I'm not sure I agree- that's like telling the person their opinion is wrong. Maybe a better bet is to compliment them back 'oh you're so kind to notice'.

Andrea Karim's picture

I'm not so sure about that one. I know that it can be an effective tool, but you have to be very careful not to overdo it, or to start believing what you are saying. Sometimes, insulting yourself can make other people feel like they need to buoy your self-esteem.

Everything in moderation, I guess.

Guest's picture
Dahri

There's a good book back then (in late 90s) by Michael P. Nichols called "The Lost Art Of Listening",
I know the title sounds cheesy but the content is master, and not like some books that directs people to be somewhat manipulative, this is about helping your effort in changing your attitude for better relationship.

I think the book still holds true.

Guest's picture

Yeah..........you know u've nailed one more on "to-be" list when u meet someone who is ever so charming.....! and effortlessly so.... the very fact that we are all reading and commenting and blogging about this "charming" attribute that is charm.... does leave that to be desired huh!.....Hey but Andrea.... keep em coming....

Guest's picture
Guest

This point is unique in this article. Talking and letting other people know about you is subtly giving away your power to them, there a fine line and requires skill build over time.
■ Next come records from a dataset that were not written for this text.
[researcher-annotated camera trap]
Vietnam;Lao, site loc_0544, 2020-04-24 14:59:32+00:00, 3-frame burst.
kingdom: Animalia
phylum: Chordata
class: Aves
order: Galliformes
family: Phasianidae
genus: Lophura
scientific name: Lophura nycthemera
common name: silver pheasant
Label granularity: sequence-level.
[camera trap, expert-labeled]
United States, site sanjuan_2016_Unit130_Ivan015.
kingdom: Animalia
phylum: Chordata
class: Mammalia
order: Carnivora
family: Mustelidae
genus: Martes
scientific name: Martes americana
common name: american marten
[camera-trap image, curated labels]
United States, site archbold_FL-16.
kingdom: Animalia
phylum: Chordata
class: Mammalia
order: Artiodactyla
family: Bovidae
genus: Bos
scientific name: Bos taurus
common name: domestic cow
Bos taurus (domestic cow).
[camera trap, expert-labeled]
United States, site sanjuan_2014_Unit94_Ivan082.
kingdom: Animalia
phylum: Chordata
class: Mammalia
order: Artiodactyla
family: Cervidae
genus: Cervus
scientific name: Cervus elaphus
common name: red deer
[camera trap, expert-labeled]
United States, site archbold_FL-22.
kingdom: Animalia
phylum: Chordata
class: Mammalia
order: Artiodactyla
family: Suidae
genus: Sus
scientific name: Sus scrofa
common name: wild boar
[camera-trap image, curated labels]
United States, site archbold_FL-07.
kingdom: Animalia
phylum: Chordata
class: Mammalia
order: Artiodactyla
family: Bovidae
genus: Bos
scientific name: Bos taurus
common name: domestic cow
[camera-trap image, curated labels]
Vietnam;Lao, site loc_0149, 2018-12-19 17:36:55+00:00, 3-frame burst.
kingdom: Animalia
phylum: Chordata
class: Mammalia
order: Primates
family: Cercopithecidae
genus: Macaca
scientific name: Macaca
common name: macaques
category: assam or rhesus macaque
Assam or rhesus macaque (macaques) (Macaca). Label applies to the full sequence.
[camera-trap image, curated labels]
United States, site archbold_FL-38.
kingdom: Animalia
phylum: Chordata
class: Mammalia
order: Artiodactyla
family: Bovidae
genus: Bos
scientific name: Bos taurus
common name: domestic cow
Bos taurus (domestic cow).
Moreover , I have noticed that you just cannot also keep listening people for long.. you need to somewhere step in take active control of the conversation and then once you are done with your short talk , hand them back the control
-Puneet

Guest's picture
Israel

Wow great writing Andrea. You hit everything right on key and answered a lot of the questions that I had on being a charming person. I actually learned alot today on what you just wrote. I was actually looking for info on how to be talkative but I instead stumbled on your essay and it answered my questions. I have this friend who is the most charming mo-fo that you would ever know. If you where a girl, you would fall in love with this guy emmidiatly cause hes so charming and talkative. This guy makes ME selfconsious when hes around me! I guess because I try to compete with him. Its true, charming people do make you feel good and give you compliments, and thats just what this guy does. Everytime he comes by, he always has a compliment wating for me for whatever reason. I dont know but im starting to think that he also read your essay on being a charming person. haha, thanks Andrea

Guest's picture
Guest

Andrea ... you are amazing! I am charming and love it. I also don't think that it is something one is born with but definitely something I took time to cultivate. There is definitely a power aspect to it and it's helped me get connections to opportunities that I would have never imagined. It is definitely about putting others first and while the idea of that may suck to some, the truth of the matter is that whatever you give of yourself in life, somehow, you will get in return. Awesome article!!

Guest's picture

Hi Andrea, I thought what the instructor pointed out was really interesting, about how charming people make others feel special. I don't think being charming is necessarily about putting the spotlight on others though, since not everyone craves for such attention. If one enjoys being interviewed or being the center of attention, that will probably be one way to charm the person; on the other hand, if the person doesn't, it'll probably make the person shut off.

I definitely agree with one of the commenters' comments about how it's about being genuine and authentic at the end of the day. Being yourself, knowing yourself, and being kind to others, I feel, are the qualities of a charming person. I've seen people who try to learn the art of schmoozing and being charming, and while they probably do charm others, I often get repelled by such (what I feel are unauthentic) approaches to connecting with people. (I wrote a short post about how to be charming on my site sharing my take on being charming, basically building on these views.)